**Passage extrait:**
━━━━━━━━

Les hologrammes dans les concerts de rap : une lumière d’espoir ?
Quand Drake est à l’initiative de quelque chose dans la musique : tout le monde se tait et écoute. Le 5 juillet dernier, le Canadien a entamé la tournée nationale de son album commun avec le rappeur d’Atlanta 21 Savage. Dans la salle de concert « United Center » de Chicago, le show se déroulait sur une scène centrale de plus de 200 mètres carrés. Les deux artistes ont réalisé chacun une partie en solo du show avant de se rejoindre pour interpréter des morceaux de leur mixtape commune « Her Loss ». Parmi ces 2 heures de show, ce qui a particulièrement retenu l’attention du public, c’est l’apparition d’une sorte d’hologramme de Drake plus jeune tendant un livre au Drake actuel. Malgré le buzz important perçu sur les réseaux sociaux, de nombreux fans pensant que Champagne Papy avait révolutionné la science ont été douchés par la révélation d’un de nos confrères américains prouvant la supercherie : il s’agissait en réalité d’un comédien de 15 ans avec une IA permettant d’ajouter le visage de Drake, comme sur le tournage du film de Benjamin Button 15 ans plus tôt.

━━━━━━━━

**Énoncé:**
Poursuivez, s'il vous plaît, le texte ci-dessus sur les hologrammes dans les concerts de rap, en reprenant juste après sa dernière phrase.

**Données brutes:**
━━━━━━━━

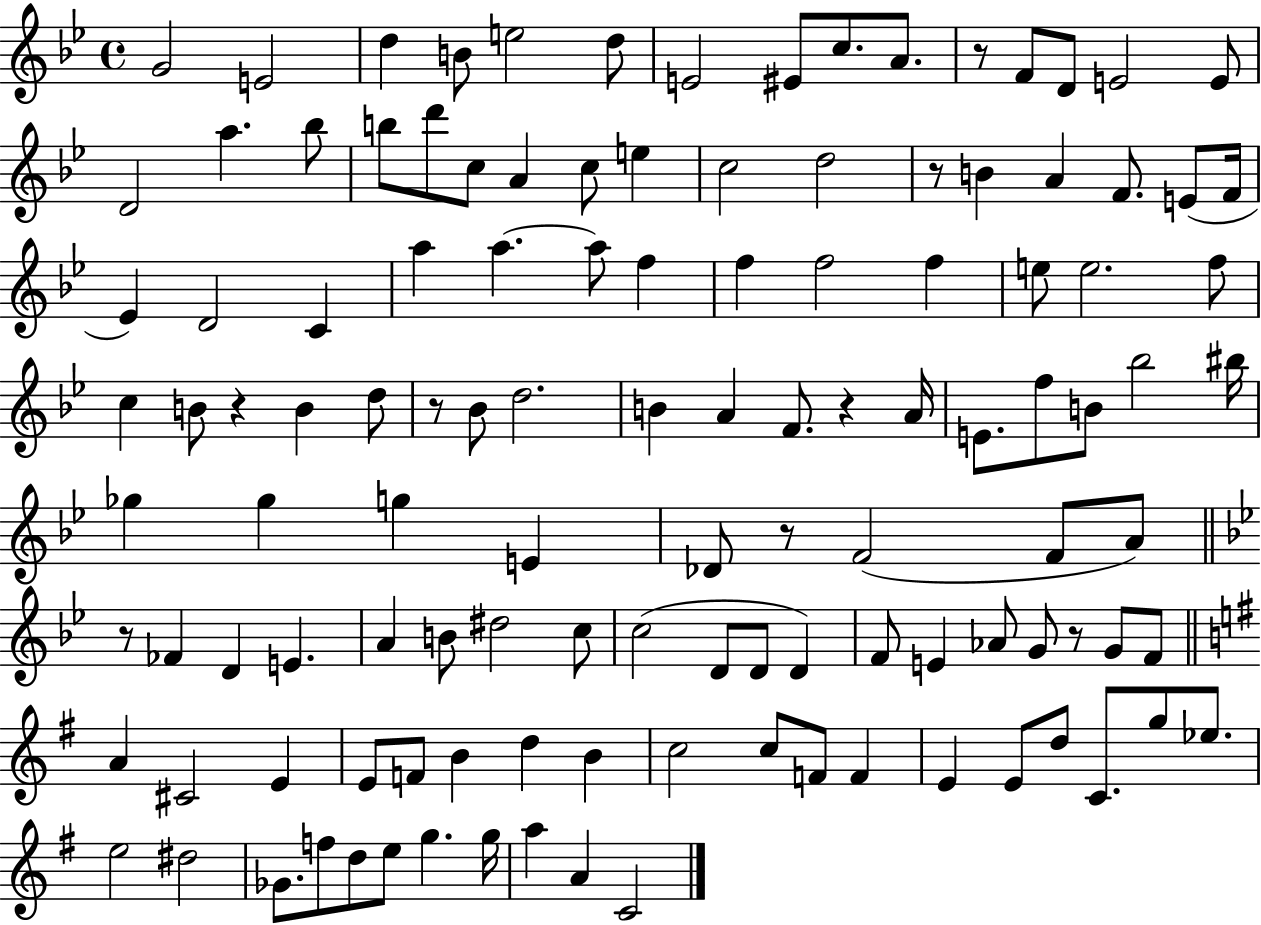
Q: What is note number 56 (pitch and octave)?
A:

━━━━━━━━

**Résultat obtenu:**
Cette soirée aura tout de même permis de relancer une énième fois le débat de l’IA et des hologrammes dans les concerts. Bonne ou mauvaise idée ? Simple business ou univers culturel impétueux ? Le marché de la 3 dimensions dans les concerts existe depuis plus de 15 ans maintenant. Cette (r)évolution viendrait du Japon. C’est au pays du Soleil Levant que l’on aurait recensé la première star fictive à se produire en concert grâce à un logiciel. Cet(te) artiste c’est « Hatsune Miku ». C’est avec le programme « Vocaloid » de la marque Yamaha que ce personnage fictif a vu le jour. Avec cette forme de jeune fille de 16 ans aux couettes de couleurs et à la voix pitchée, la société japonaise Crypton Future Media a pu remplir des stades entiers. Cette superstar a même collaboré avec Pharell Williams et Lady Gaga. Cet hologramme a révolutionné le spectacle vivant, avant que l’idée traverse le pacifique.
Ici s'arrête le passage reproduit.